How to make a papier-mâché volcano

After watching an awful lot of Maddie Moate (this video in particular) I finally agreed to make a volcano with the kids. It was a project we managed spread over a few days, and it really did keep their interest throughout. 

You will need:
Plastic bottle 
Newspaper strips 
Bicarbonate of soda 
Washing up liquid
Food colouring (optional)

Day 1
We taped an old plastic bottle to a piece of cardboard. Using strips of cardboard we created a rough volcano shape and stuffed the gaps with scrunched up paper.
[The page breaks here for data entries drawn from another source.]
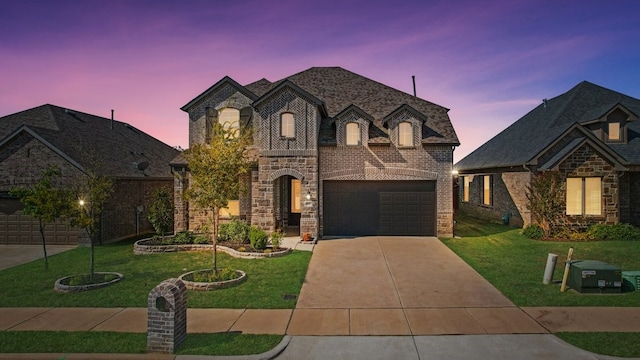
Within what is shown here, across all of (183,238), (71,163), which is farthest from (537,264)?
(71,163)

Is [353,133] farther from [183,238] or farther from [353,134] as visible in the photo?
[183,238]

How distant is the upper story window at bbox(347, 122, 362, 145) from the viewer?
2062cm

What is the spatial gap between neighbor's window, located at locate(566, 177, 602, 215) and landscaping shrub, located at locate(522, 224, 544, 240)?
2206mm

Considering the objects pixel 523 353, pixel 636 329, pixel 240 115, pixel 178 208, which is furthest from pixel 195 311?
pixel 240 115

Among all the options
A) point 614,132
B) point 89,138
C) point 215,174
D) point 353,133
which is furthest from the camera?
point 89,138

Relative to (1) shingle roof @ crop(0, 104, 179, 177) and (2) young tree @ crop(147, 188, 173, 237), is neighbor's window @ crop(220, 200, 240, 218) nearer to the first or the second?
(2) young tree @ crop(147, 188, 173, 237)

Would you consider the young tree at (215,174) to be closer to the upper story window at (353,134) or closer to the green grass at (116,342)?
the green grass at (116,342)

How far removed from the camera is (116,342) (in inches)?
303

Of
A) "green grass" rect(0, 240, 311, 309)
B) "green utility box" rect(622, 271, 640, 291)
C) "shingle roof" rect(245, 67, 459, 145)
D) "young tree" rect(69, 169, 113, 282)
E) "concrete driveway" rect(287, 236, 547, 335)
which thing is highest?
"shingle roof" rect(245, 67, 459, 145)

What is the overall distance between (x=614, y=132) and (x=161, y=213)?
2567cm

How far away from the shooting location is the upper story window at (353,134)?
20.6 meters

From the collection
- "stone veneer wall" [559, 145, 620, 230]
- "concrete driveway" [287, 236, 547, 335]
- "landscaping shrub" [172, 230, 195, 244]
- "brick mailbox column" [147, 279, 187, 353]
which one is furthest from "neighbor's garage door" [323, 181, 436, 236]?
"brick mailbox column" [147, 279, 187, 353]

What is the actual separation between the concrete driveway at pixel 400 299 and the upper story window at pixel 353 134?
6.79 meters

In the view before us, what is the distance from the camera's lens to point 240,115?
68.7 ft
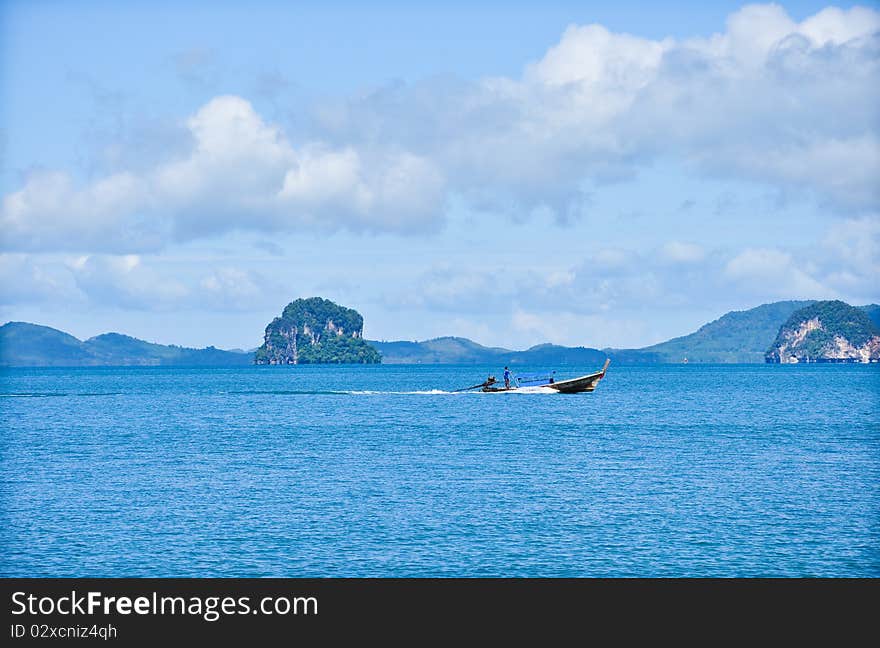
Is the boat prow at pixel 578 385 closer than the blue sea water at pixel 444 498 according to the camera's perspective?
No

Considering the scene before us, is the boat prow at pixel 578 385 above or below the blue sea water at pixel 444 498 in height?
above

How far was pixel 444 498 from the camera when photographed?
5412 cm

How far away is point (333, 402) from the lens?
149125 millimetres

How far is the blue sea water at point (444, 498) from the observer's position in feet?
132

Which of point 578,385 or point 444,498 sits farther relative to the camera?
point 578,385

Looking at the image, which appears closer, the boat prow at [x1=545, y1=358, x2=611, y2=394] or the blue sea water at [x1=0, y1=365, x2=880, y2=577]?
the blue sea water at [x1=0, y1=365, x2=880, y2=577]

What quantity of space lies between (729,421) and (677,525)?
216 feet

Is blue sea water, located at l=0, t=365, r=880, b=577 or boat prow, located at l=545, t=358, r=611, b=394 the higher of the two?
boat prow, located at l=545, t=358, r=611, b=394

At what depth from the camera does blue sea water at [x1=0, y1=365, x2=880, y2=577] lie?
1582 inches

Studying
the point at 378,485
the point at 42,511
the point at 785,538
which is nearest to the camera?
the point at 785,538

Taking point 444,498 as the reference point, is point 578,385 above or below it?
above
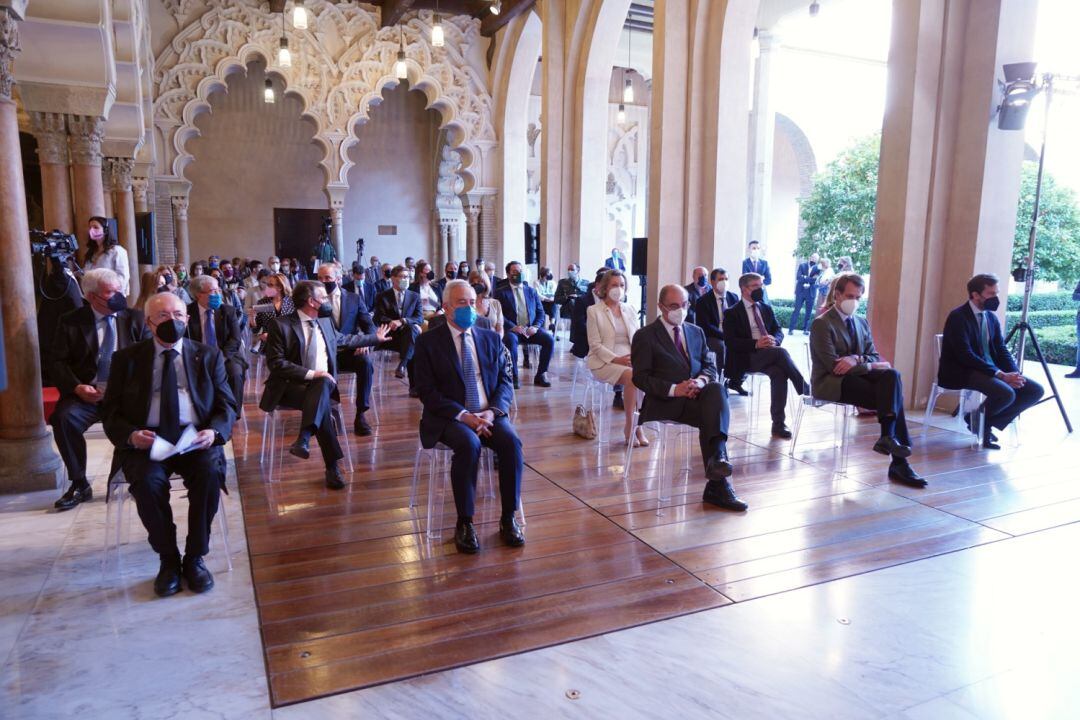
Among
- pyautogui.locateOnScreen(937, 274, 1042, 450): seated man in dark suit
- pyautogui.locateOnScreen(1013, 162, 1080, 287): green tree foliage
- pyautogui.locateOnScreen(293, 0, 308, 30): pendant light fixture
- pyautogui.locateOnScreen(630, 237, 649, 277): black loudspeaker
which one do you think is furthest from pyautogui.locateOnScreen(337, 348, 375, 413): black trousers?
pyautogui.locateOnScreen(1013, 162, 1080, 287): green tree foliage

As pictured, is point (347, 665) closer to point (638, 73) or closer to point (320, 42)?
point (320, 42)

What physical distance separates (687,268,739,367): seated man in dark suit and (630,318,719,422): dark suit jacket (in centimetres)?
211

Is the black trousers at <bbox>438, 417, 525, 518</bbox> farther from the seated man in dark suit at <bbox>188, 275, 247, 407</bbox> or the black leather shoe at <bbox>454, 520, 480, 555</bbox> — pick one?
the seated man in dark suit at <bbox>188, 275, 247, 407</bbox>

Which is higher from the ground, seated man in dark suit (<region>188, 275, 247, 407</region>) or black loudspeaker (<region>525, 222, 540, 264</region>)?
black loudspeaker (<region>525, 222, 540, 264</region>)

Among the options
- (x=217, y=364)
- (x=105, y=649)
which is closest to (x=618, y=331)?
(x=217, y=364)

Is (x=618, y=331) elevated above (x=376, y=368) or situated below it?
above

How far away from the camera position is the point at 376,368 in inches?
268

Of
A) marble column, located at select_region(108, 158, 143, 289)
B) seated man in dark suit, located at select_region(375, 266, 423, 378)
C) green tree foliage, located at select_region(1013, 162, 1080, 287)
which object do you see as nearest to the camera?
seated man in dark suit, located at select_region(375, 266, 423, 378)

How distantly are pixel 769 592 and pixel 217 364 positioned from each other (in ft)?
8.41

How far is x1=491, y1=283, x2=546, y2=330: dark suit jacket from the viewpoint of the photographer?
748 cm

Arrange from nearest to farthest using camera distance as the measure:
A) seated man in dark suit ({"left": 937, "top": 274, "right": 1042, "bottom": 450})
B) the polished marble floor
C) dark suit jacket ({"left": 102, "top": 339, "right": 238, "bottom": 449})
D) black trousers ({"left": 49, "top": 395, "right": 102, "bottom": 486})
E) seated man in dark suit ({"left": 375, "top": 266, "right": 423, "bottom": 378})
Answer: the polished marble floor
dark suit jacket ({"left": 102, "top": 339, "right": 238, "bottom": 449})
black trousers ({"left": 49, "top": 395, "right": 102, "bottom": 486})
seated man in dark suit ({"left": 937, "top": 274, "right": 1042, "bottom": 450})
seated man in dark suit ({"left": 375, "top": 266, "right": 423, "bottom": 378})

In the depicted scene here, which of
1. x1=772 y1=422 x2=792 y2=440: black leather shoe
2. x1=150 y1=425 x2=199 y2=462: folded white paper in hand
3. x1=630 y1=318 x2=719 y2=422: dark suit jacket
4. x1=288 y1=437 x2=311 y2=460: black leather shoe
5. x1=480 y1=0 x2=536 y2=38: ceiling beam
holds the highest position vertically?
x1=480 y1=0 x2=536 y2=38: ceiling beam

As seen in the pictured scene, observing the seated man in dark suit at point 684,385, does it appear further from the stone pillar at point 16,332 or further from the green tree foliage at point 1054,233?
the green tree foliage at point 1054,233

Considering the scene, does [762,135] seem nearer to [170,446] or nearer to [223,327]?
[223,327]
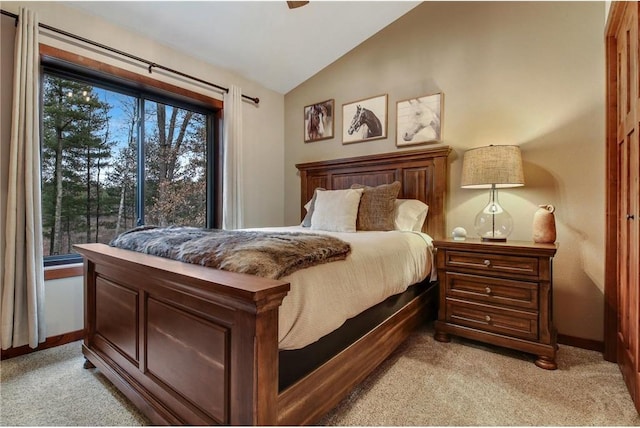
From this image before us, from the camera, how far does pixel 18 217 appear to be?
2.02 meters

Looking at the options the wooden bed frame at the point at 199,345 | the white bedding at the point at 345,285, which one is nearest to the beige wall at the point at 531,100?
the white bedding at the point at 345,285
We created a paste using equal measures of flour and warm water (make sure you mix well to get rid of any lumps) and then dipped in strips of magazines to cover the outside of the volcano - I think we did about 3 layers of paper. I would recommend a matte paper, such as newspaper, over the shiny magazine paper we used, but it’s all we had to hand. It was quite soggy by the time we had done so it was left overnight to make sure it had dried properly.

Day 2
The easy bit - painting. We just used kids washable poster paints, but you could use whatever you have. As we’d used old magazines the paint didn’t stick as well as it could have and cracked a bit, but if you use newspapers then I think you’d have less problems. 

Day 3
Eruption time! 
We were a little experimental with our measurements here, but for us that added to the fun. We messed around with quantities to try and work out what created the best eruptions. However, if you want to be less hit and miss, mix 1tbsp bicarbonate of soda, 2 tbsp water and 1 tbsp washing up liquid and add it to the bottle inside the volcano. In a cup, or jug, mix 1tbsp of food colouring with 1/2 cup of vinegar. When you are ready for your volcano to erupt, pour the vinegar into the bottle. I would recommend you do this on an easy to clean surface. We opted for a Tuff tray in the garden. I hosed the tray down afterwards...and it did turn our grass brown for a few days. Just a word of warning! 


To talk through the science of what was going on we used this video. The experiment also opened a discussion about volcanoes. We’ve found that this is a really good book.